Al anciano le visitan sus muertos; es su aprendizaje para el más allá.
Al hombre de mediana edad le visita su sombra; juega a conocerla.
Al
niño le visitan sus amigos imaginarios; le recuerdan que vinieron con
él a este mundo. Pasada una edad, se habrán vuelto invisibles. Como todo
lo eterno.
Resistirse
a los cambios es un gesto galante para con el alma, esa viajera que
llevamos adentro y que resulta ser nosotros al final del viaje.
Resistirse es reclamarse. Después de la claudicación, el aroma de aquel
gesto sigue en algún sitio. No se pierde.
Digo
esto por la cuestión del sentido. Por la finura con la que el corazón
te insinúa que hiciste lo correcto. Declaración etérea. Aunque luego
acelere su ritmo con las secuelas que la corrección produjo. Respuesta
orgánica.
Hay
una correspondencia permanente entre el abanico de la intuición y los
molinos del cuerpo. Dura toda la vida. También la hay entre las
irradiaciones del niño en su expansión y el recogimiento de la senectud.
Quevedo escribía:
Retirado en la paz de estos desiertos,
con pocos, pero doctos libros juntos,
vivo en conversación con los difuntos
y escucho con mis ojos a los muertos.
con pocos, pero doctos libros juntos,
vivo en conversación con los difuntos
y escucho con mis ojos a los muertos.
Los
muertos de Quevedo eran autores. Los de nuestros días gozan de buen
atrevimiento, de saneadas cuentas y lujos. No le han dejado al tiempo
pronunciarse sobre sus dones. Cuando lo haga, los muertos seremos
nosotros. Y habremos devorado libros, filmografías, músicas, obras
dispuestas para el desvío de nuestra atención.
El
Big-Bang, la gran explosión, es un modelo del universo que casa
bastante con el crecimiento de cualquier ser humano, con el niño que se
dilata en cada cosa o quehacer o con el joven que todo lo toma y a todo
se aventura. El hipotético Big-Crunch, la gran implosión del universo,
es su regreso al punto de partida, encaja en los huesos y músculos de la
vejez tanto como en el racimo de lejanos recuerdos que afloran
inesperadamente, como trozos de pan que señalan el camino de vuelta.
Es
el movimiento lento de la respiración del cosmos, que emulamos con
nuestros pulmones millones de veces.
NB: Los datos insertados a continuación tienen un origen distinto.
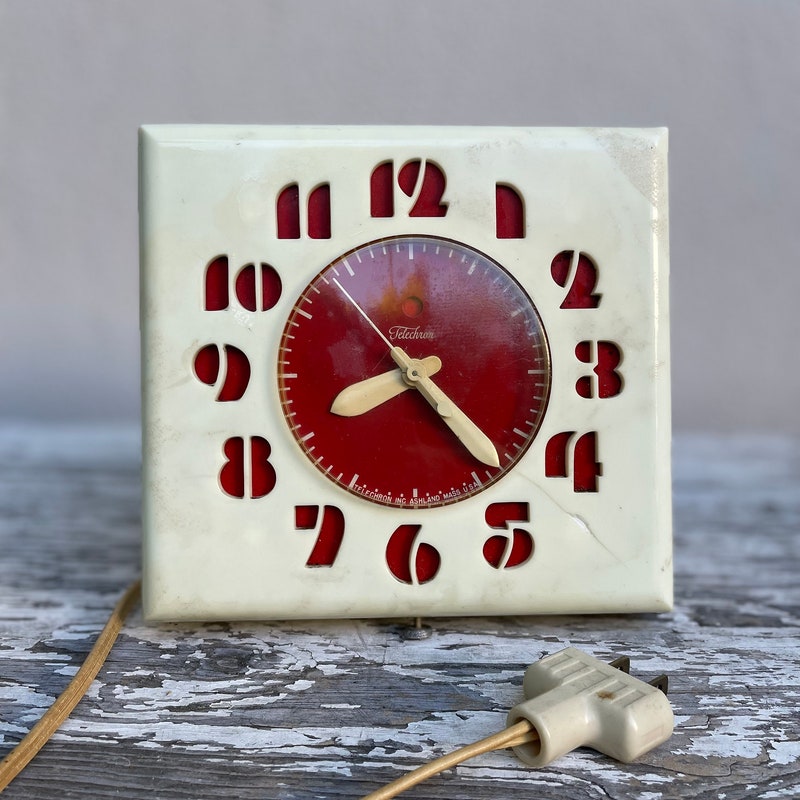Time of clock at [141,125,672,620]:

Y con nuestra biografía una única
vez.
Este movimiento es, igualmente, el “corsi e ricorsi” de Giambattista
Vico, el curso de ida y el recurso de vuelta, sobre el que se
sustentaba la tesis de que la Historia es recurrente. ¿Acaso no la véis
-nos diría- volver sobre sus pasos en vuestro país?
Es
cierto que, como sociedad tecnológica, podíamos estar abocados a la
destrucción. Y cabe la pavorosa posibilidad del regreso lineal, de pasar
del lenguaje de las leyes a las voces de mando; y de ése lenguaje de
las armas a la liturgia muda de los sacerdotes en las sociedades
antiguas. Pero también cabe un retorno al origen, no como masa, sino
como individuos en consonancia con la naturaleza.
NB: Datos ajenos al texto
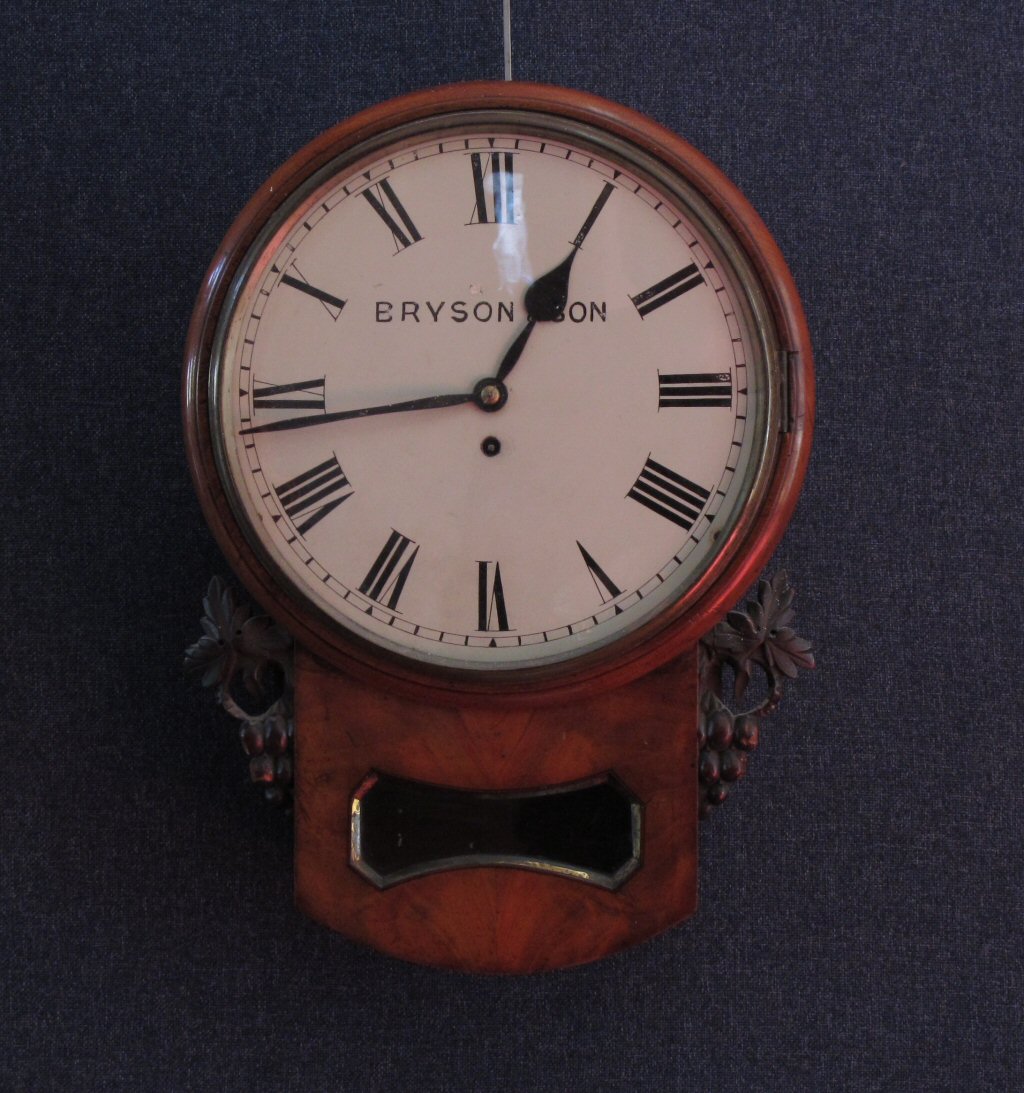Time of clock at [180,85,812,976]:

Somos un arma de doble filo: el filo de las multitudes y el del sujeto irrepetible.
La masa no habla con sus muertos. No se deja aconsejar. No quiere recordar la Historia.
El anciano ya sabe que hay más verdad en lo invisible que en cuantas cosas sus ojos se pusieron.
Debiéramos aprender de lo inasible, dejarnos abanicar por la intuición, darle sentido a cada gesto y mirada.
Debiéramos
vernos cuando nos sacudimos la culpa. Reconoceríamos al niño, a sus
amigos de leyenda, a quienes fuimos antes de ser arrojados a este mundo.